Ver al cantautor norteamericano sobre el escenario es una experiencia que guarda similitudes con ver a la selección italiana compitiendo en un gran torneo

Era el 24 de junio de 2010. Lo recuerdo bien porque aquella fue la única vez en la vida en la que vi en directo a Bob Dylan. Casi setentón, al ritmo de su legendaria parsimonia, sombrero y traje, acompañado de su banda de elegantísimos músicos, salió al escenario, saludó con un arqueo de cejas (quiero imaginar) y se puso a ello, empezando con la misma canción con la que arranca Blonde on Blonde (algo así como el santo grial de los álbumes de rock), para ofrecernos un repertorio impecable, de los de toda la vida, a la altura de una carrera más que prolífica. Bob lleva desde 1962 arrojando obras maestras como el que tira migas de pan a los patos. Parece no importarle y, en efecto, le importa un comino. Se versiona a sí mismo porque su cara, en realidad, siempre fue una máscara. En el escenario, aquella tarde, sobre uno de sus amplificadores, entre aparatos eléctricos y cables, se podía ver una figura brillante, bañada en oro. ‘Al fondo, allí, ¿la ves?’, nos dijeron un par de tipos con los que compartíamos espacio y que, aun entusiasmados, tenían toda la pinta de haber visto a Dylan en directo unas ciento cincuenta veces más que yo. ‘Sí, la veo. ¿Qué es?’. Era el Oscar que Bob había ganado en 2001 por Things Have Changed. Se lo había traído con él a la carretera. Porque esa es su casa desde hace años. 

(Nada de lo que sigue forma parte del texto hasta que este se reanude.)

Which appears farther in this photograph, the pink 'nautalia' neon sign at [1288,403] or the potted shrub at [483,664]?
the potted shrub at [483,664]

En la cola para acceder al Poble Espanyol de Barcelona, aguantando el calor para estar más o menos cerca del maestro, mataba el rato toqueteando Twitter (prehistórico entonces) para enterarme de cómo iba la cosa en el Mundial de Sudáfrica. Se iba resolviendo la fase de grupos y el asunto ganaba en emoción. No es que me importara en exceso. Ese día solo había Dylan. Pero el futbolero salió a la superficie cuando me enteré de que Eslovaquia se había cargado a Italia en una de las primeras grandes sorpresas que nos dejó aquel torneo africano. Miré a mi alrededor y se lo hice saber a mi acompañante, para calibrar el estupor. Pero el mundo seguía girando. ¿Cuánto queda para que salga Bob? En mi mente, desenfocado entre el desastre italiano, el trofeo macizo de oro que habían levantado cuatro años antes, cuando nadie daba un duro por ellos. Los italianos también lo debieron poner en un rincón. Otra vez comprobaban que, como un Oscar, una vez ganada, la Copa del Mundo es solo un trozo de metal. 

 

Italia es como el mar: juramos que es azul cuando, en realidad, todos hemos podido comprobar que es transparente

 

El tópico reza que, en los grandes torneos, con Italia sucede lo que sucede: cuando uno espera mucho de ella, se diluye como un azucarillo, mientras que cuando ni siquiera aparece entre las favoritas, o directamente se la descarta, acaba acariciando el campeonato, cuando no lo termina consiguiendo. Me gusta Italia porque es un lugar común, un sitio en el que reposar y pensar equivocadamente que todavía quedan certezas. Me gustan las sorpresas italianas (o, más concretamente, me gusta hacerme el sorprendido cuando les ocurre lo que todo hijo de vecino, en secreto, esperaba que les pasaría). Por eso, lo reconozco, tengo guardada desde hace días una corazonada sincera con esta Italia de Roberto Mancini que hoy inaugura la Euro 2020. Una squadra con más talento del que reluce, con más ideas de las que dice defender, con más peligro del que se le vigila, con más audacia de la que siempre demostró el técnico. 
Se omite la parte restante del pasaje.